Poggo – who has himself been displaced three times – said, “The church globally has been known for stepping into the gap where society fails. Despite so many different experiences and opinions, can we seek to find a way of holding differences together, to find a theology that shows how different responses form complementary parts of one body, as they tell good news stories about how Churches are responding to inspire the next generation of leaders.

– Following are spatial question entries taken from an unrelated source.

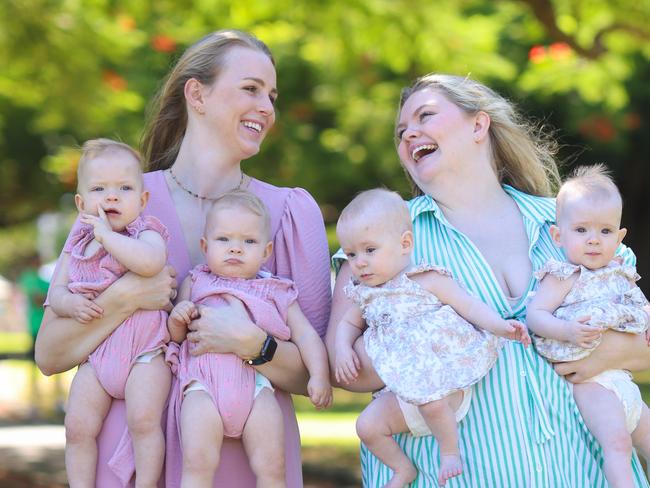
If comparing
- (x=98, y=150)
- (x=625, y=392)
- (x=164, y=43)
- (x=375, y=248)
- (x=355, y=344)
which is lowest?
(x=625, y=392)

“The Anglican Church of Canada has pledged refugee sponsorship since the 1970s. The Anglican Church of Cyprus has pledged to ‘welcome the stranger.’ The Church of Uganda has offered hospitality to approximately one million people from South Sudan. I could go on with further examples, but let me stay with Uganda for just a moment. After a decade of conflict in South Sudan, many Church leaders and bishops have crossed into the Province of Uganda. In 2017, one of the Ugandan bishops, in the Diocese of Madi & West Nile, authorized the South Sudanese displaced bishops to take care of the refugees within their own diocese and to be able to perform their episcopal ministry freely. Through this small act, he has created a home away from home for them, where they can carry on their ministry and calling.”
He added, “In other areas of the Communion, diaspora communities have been embraced and had a positive impact on the host community. The Diocese of Perth in Australia constructed a purpose-built Church in Malaga where they had a service in Bari and Dinka, two South Sudanese languages, where 150 people attend every Sunday, and more than 500 gather for special occasions. This is Anglicanism at its best.”
Responsibility was not just for governments and church structures, Poggo said, but also with individuals. “As Christians, of course we see the image and likeness of God in all people, this goes without saying. As Anglicans, we are called in our Marks of Mission to ‘respond to human need by loving service’ and to ‘transform unjust structures of society, to challenge violence of every kind and pursue peace and reconciliation.’ Personal hospitality is just as important as structural and governmental changes. The Bible encourages us to be hospitable and when this is our conviction, it influences our lives in all that we do. In Hebrews 13: 12, it says ‘Do not neglect to show hospitality to strangers, for by doing that some have entertained angels without knowing it’ (NRSV). Let us be a people that brings hospitality to this hostile world.”
Poggo will continue his visit to the United States over the next few days and will hold a number of meetings on the subject of migration and asylum.
He will also meet with the American Friends of the Episcopal Church of the Sudans. On Friday he will visit United Nations’ headquarters in New York to introduce the Anglican Communion’s new permanent representative to the U.N., Martha Jarvis.